In Jakob schläft finden sich einige Bezeichnungen, die im heutigen Deutsch nicht mehr gebräuchlich sind und auch einige Helvetismen. Wie übertragen Sie diese ins Persische?

Für die Übersetzung von Wörtern wie zum Beispiel «Koben», also Schweinestall, oder «Kontor» verwende ich auch im Persischen ein archaisches Äquivalent, weil diese Wörter einem älteren stilistischen Sprachregister angehören. Helvetismen wie «Batzen, «Bätzler» oder «Fünfliber», also die teils veralteten, dialektalen Bezeichnungen für Schweizer Geldstücke, müssen in der Übersetzung als schweizerisch gekennzeichnet werden. Das habe ich mit einer kurzen Fussnote gemacht. Dass «Bätzler» früher ein 10-Rappen-Stück bezeichnete, habe ich erst hier in Looren erfahren…  

Sie haben Klaus Merz im Übersetzerhaus Looren erstmals zu einem Werkstattgespräch getroffen…

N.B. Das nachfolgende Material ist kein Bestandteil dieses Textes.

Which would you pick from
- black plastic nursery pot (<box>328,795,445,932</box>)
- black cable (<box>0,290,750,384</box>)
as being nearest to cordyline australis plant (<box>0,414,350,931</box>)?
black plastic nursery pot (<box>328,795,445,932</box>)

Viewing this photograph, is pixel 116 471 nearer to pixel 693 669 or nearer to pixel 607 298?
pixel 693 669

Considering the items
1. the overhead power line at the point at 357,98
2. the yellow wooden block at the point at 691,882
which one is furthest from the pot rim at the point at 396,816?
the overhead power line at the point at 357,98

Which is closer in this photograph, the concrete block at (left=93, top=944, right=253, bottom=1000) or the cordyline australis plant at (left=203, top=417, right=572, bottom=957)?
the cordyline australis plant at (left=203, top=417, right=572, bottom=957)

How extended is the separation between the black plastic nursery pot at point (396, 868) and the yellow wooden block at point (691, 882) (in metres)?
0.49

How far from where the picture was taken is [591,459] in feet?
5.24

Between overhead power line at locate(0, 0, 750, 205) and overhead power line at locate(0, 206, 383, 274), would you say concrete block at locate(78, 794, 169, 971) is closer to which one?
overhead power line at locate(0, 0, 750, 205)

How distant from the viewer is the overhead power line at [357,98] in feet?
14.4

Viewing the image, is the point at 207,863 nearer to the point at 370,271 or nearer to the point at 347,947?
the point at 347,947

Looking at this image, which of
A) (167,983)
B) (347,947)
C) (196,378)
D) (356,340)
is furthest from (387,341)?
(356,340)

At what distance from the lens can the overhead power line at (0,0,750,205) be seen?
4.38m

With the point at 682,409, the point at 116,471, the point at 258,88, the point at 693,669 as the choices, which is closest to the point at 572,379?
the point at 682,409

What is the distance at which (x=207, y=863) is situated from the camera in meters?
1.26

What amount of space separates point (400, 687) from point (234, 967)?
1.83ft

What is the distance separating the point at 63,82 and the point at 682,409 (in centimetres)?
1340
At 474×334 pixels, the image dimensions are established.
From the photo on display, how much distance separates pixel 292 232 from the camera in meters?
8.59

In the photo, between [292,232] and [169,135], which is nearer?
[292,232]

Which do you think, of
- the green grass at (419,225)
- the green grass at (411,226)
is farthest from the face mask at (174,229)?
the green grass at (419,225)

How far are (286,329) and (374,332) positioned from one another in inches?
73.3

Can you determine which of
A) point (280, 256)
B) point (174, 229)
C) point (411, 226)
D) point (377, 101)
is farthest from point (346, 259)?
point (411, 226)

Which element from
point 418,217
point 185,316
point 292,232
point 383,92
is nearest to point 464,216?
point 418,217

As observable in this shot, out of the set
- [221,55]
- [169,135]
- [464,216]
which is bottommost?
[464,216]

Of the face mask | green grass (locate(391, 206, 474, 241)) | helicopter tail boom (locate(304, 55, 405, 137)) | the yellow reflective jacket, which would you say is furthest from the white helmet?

Ich habe es sehr geschätzt, dass mich Klaus Merz für ein Treffen im Übersetzerhaus Looren besucht hat. Dass man als Übersetzer in einen persönlichen Kontakt mit dem Autor treten kann, ist nicht selbstverständlich und für die Übersetzung sehr hilfreich. Klaus Merz war sehr offen und freundlich. Ich fand auf Anhieb einen guten Zugang zu ihm, was mir auch ein besseres Verständnis des Textes vermittelte. Die Nähe und Herzenswärme, die ich für den Autor empfinde, gibt mir auch seelische Kraft fürs Übersetzen. 

Kurzbiografie:

Abbas Ali Salehi Kahrizsangi ist freischaffender Übersetzer und lebt in Isfahan, Iran. Er hat im Iran Deutsche Sprache mit Schwerpunkt Übersetzungswissenschaft studiert, im Fach Didaktik der deutschen Sprache promoviert und sechs Jahre als Uni-Gastdozent im Iran Übersetzung unterrichtet. Salehi war zweimal Stipendiat beim Deutschen Akademischen Austauschdienst DAAD. Er hat Kurzprosa von Georg Trakl und Anekdoten von Heinrich von Kleist (im Rahmen seiner Doktorarbeit) in persischer Übersetzung publiziert. Im Übersetzerhaus Looren hat er an der Übertragung der Trilogie von Klaus Merz gearbeitet (Jakob schläft, Der Argentinier, LOS).